Saturday, September 24, 2011

hey guys. i'm spending my saturday night suppering with my mom and dad, while we gossip about my little sister. we all came clean. and she's getting voted off the island.

Tuesday, September 13, 2011

sitcom life

I watch a lot of sitcoms. It's one of the manifold distractions I use to get through my days. I work out, chaffing my most private of areas in spin classes, falling out from my headstands in yoga, completely disrupting the chi of the room. I shop (but rarely buy), I Facebook (and really need to cut back), and I work. I love my work, I only wish there was more of it. I feel important, that I do, in some tiny way, make a difference. I completely styled a girl for her first Homecoming. From earrings to dress to shoes to how her hair should look. After all that, I want pictures!

Anyway, I digress. I wish my life were like "How I Met Your Mother" or "The Old Adventures of New Christine" or "Happy Endings" (new obsession). I'm fascinated by the fights of these shows. When Graham and I fight, it's ugly and inarticulate and, quite frankly, it usually involves one of us (usually me) bawling. On sitcoms. it's entertaining and quippy. They fight with smart punches, they fight standing up, looking at each other dead-on in the face. When Graham and I argue, I recall looking away, cravenly, staring out the passenger seat window. Or it's in a dark bedroom, at the end of the night, and we can't see one another's hurt faces. Is he crying...?

Why can't my life be a sitcom? It's so crisp and clean. Of course, I'm aware of the impossibility, that life isn't performed in front of a live studio audience. There's no laugh-track. And, most apparent, life's not scripted. But I still SO want to believe that I can live a sitcom life. Maybe if I concentrate hard enough on the TV show, memorize every detail, the dialogue and situation will eventually sink-in to my own very real, TOO real, life.

Monday, September 5, 2011

hey, guys

Well, being a person who graduated from Ole Miss, I couldn't not leave without having heard, read, researched, loved the works of the late, great Barry Hannah. I've only this week begun his book of short stories "High Lonesome" and its great. I wish I could write with such detailed, yet simplistic honesty. Here are some examples. And I'm mostly composing this blog for myself, so I can remember and use these words and expressions in my day-to-day life.

"He might have been something caught in the forest and detained for study, like a white deer missing its ilk, because he was sad and in love and greatly confused."

"Pal was a gangling youth of superfluous IQ already experiencing vile depressions. His brain made him feel constantly wicked but he relieved himself through botany and manic dilettantism."

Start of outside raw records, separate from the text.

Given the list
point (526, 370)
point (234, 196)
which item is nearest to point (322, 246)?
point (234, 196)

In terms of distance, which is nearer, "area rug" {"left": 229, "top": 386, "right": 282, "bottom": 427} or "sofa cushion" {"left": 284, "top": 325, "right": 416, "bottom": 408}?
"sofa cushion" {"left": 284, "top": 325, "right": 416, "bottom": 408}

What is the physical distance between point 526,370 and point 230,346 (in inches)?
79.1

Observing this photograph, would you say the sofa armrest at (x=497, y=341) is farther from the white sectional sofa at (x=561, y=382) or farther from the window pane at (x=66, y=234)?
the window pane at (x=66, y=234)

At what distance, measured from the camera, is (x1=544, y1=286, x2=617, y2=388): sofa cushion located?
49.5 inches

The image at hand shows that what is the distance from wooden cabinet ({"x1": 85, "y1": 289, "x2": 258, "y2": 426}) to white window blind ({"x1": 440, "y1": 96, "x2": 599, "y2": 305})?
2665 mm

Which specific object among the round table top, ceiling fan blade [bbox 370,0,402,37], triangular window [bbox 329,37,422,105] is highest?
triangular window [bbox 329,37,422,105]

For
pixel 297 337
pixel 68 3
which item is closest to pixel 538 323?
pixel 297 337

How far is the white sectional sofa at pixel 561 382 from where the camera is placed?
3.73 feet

"For the others, the wine went down like a ruined orchard, acid to the heart, where a ball of furred heat made them reminiscent of serious acts never acted, women never had."

"She had a clean face and new shoes."

"I wanted to explain to him how important friendship was in this cold universe."

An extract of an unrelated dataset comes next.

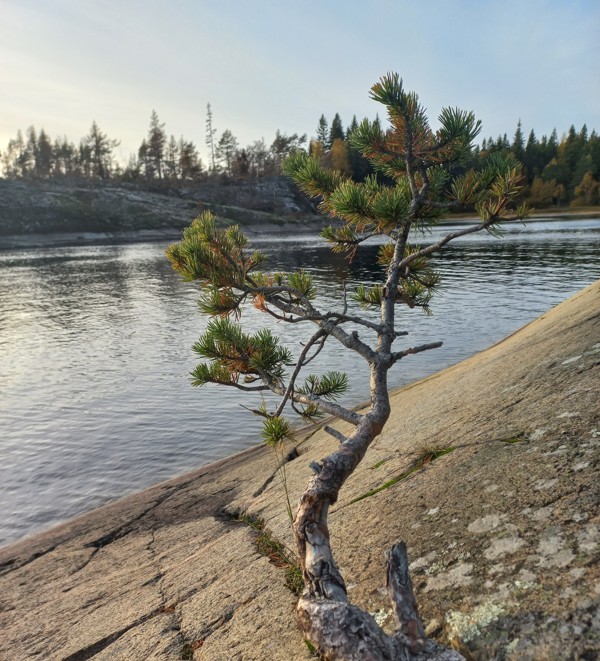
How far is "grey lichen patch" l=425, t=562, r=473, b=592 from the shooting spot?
2899 mm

"What I admire is anguish, casual faith, clothes, poise, and minor disaster, or the promise of it. I like the most lifted a little. The pride of exemption, yet terror in solitude. This is a busy concept."

"I am slow. I am windy. I have so little vision, engaged in this discourtesy length and interminable excuse, but seeing bits of light here and there ahead."

"There's never really time to develop one's ambitions. They just throw you out there and you grab on to something handy like an amateur, in terror.

"Whosoever you are, be that person with all your might. Time goes by faster than we thought. It is a thief so quiet. You must let yourself be loved and you must love, part of you that never loved must be opened and love. You must announce yourself in all particulars so you have yourself."